取り組む課題 ->
1 - 下の掲載文から、「院外でのてんかん様状態に対して,救命救急」から「も優れた治療法であるようだ.」までの部分を一字一句変えずに抜き出すこと。
2 - 下の掲載文をもとに、次の問いに短く答えること。答えにも同じ記号を付けること。
(a) 試験に組み入れられた患者は何例か。
(b) ロラゼパムは1回に何mg静脈内投与されたか。
(c) プラセボ群の試験治療実施後の呼吸器系あるいは循環器系の合併症の発生率は何%か。
3 - 次の各記述が下の掲載文と合っているかを「はい」か「いいえ」で答えること。判断の根拠となる掲載文の語句をそのまま引用すること。
(a) この試験は無作為二重盲検試験として実施された。
(b) 対象は全身痙攣性発作が現れた小児であった。
(c) 救急部到着時にてんかん様状態が終止していた患者の割合は、ジアゼパム群のほうがロラゼパム群より高かった。

B.K. ALLDREDGE AND OTHERS

背景

院外でのてんかん様状態に対して,救命救急士によるベンゾジアゼピンの投与が,有効かつ安全な治療であるのかどうかは明らかではない.

方 法

院外でのてんかん様状態の治療において,救命救急士によって静脈内投与されたベンゾジアゼピンの評価を行うために,無作為二重盲検試験を実施した.持続性(5 分間以上持続)あるいは反復性の全身痙攣性発作が現れた成人に,ジアゼパム(5 mg),ロラゼパム(2 mg),またはプラセボが静脈内投与された.必要な場合には,同一の投与がもう一度行われた.

結 果

組み入れられた 205 例の患者のうち,66 例がロラゼパム,68 例がジアゼパム,71 例がプラセボの投与を受けた.救急部に到着したときには,プラセボ投与患者(21.1%)よりもロラゼパム(59.1%)あるいはジアゼパム(42.6%)による治療患者の多くで,てんかん様状態が終止していた(p = 0.001).共変量による補正後の,プラセボ群に対するロラゼパム群の,到着時までにてんかん性様状態が終止するオッズ比は,4.8(95%信頼区間,1.9~13.0)であった.ジアゼパム群に対するロラゼパム群のオッズ比は 1.9(95%信頼区間,0.8~4.4),プラセボ群に対するジアゼパム群のオッズ比は 2.3(95%信頼区間,1.0~5.9)であった.試験治療実施後の呼吸器系あるいは循環器系の合併症の発生率は,ロラゼパム群が 10.6%,ジアゼパム群が 10.3%,プラセボ群が 22.5%であった(p = 0.08).

結 論

ベンゾジアゼピンは,成人の院外でのてんかん様状態に対して救命救急士によって投与されたときに,安全かつ有効である.ロラゼパムは,ジアゼパンよりも優れた治療法であるようだ.

データ内容 ->
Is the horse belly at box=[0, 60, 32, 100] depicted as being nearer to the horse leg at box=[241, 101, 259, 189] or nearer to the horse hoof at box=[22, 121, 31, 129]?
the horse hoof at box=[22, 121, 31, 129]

解答一覧 ->
1 -
院外でのてんかん様状態に対して,救命救急士によるベンゾジアゼピンの投与が,有効かつ安全な治療であるのかどうかは明らかではない.

方 法

院外でのてんかん様状態の治療において,救命救急士によって静脈内投与されたベンゾジアゼピンの評価を行うために,無作為二重盲検試験を実施した.持続性(5 分間以上持続)あるいは反復性の全身痙攣性発作が現れた成人に,ジアゼパム(5 mg),ロラゼパム(2 mg),またはプラセボが静脈内投与された.必要な場合には,同一の投与がもう一度行われた.

結 果

組み入れられた 205 例の患者のうち,66 例がロラゼパム,68 例がジアゼパム,71 例がプラセボの投与を受けた.救急部に到着したときには,プラセボ投与患者(21.1%)よりもロラゼパム(59.1%)あるいはジアゼパム(42.6%)による治療患者の多くで,てんかん様状態が終止していた(p = 0.001).共変量による補正後の,プラセボ群に対するロラゼパム群の,到着時までにてんかん性様状態が終止するオッズ比は,4.8(95%信頼区間,1.9~13.0)であった.ジアゼパム群に対するロラゼパム群のオッズ比は 1.9(95%信頼区間,0.8~4.4),プラセボ群に対するジアゼパム群のオッズ比は 2.3(95%信頼区間,1.0~5.9)であった.試験治療実施後の呼吸器系あるいは循環器系の合併症の発生率は,ロラゼパム群が 10.6%,ジアゼパム群が 10.3%,プラセボ群が 22.5%であった(p = 0.08).

結 論

ベンゾジアゼピンは,成人の院外でのてんかん様状態に対して救命救急士によって投与されたときに,安全かつ有効である.ロラゼパムは,ジアゼパンよりも優れた治療法であるようだ.

2 -
(a) 205例である。
(b) 2 mgである。
(c) 22.5%である。

3 -
(a) はい。「無作為二重盲検試験を実施した」とある。
(b) いいえ。「持続性(5 分間以上持続)あるいは反復性の全身痙攣性発作が現れた成人」とある。
(c) いいえ。「ロラゼパム(59.1%)あるいはジアゼパム(42.6%)」とある。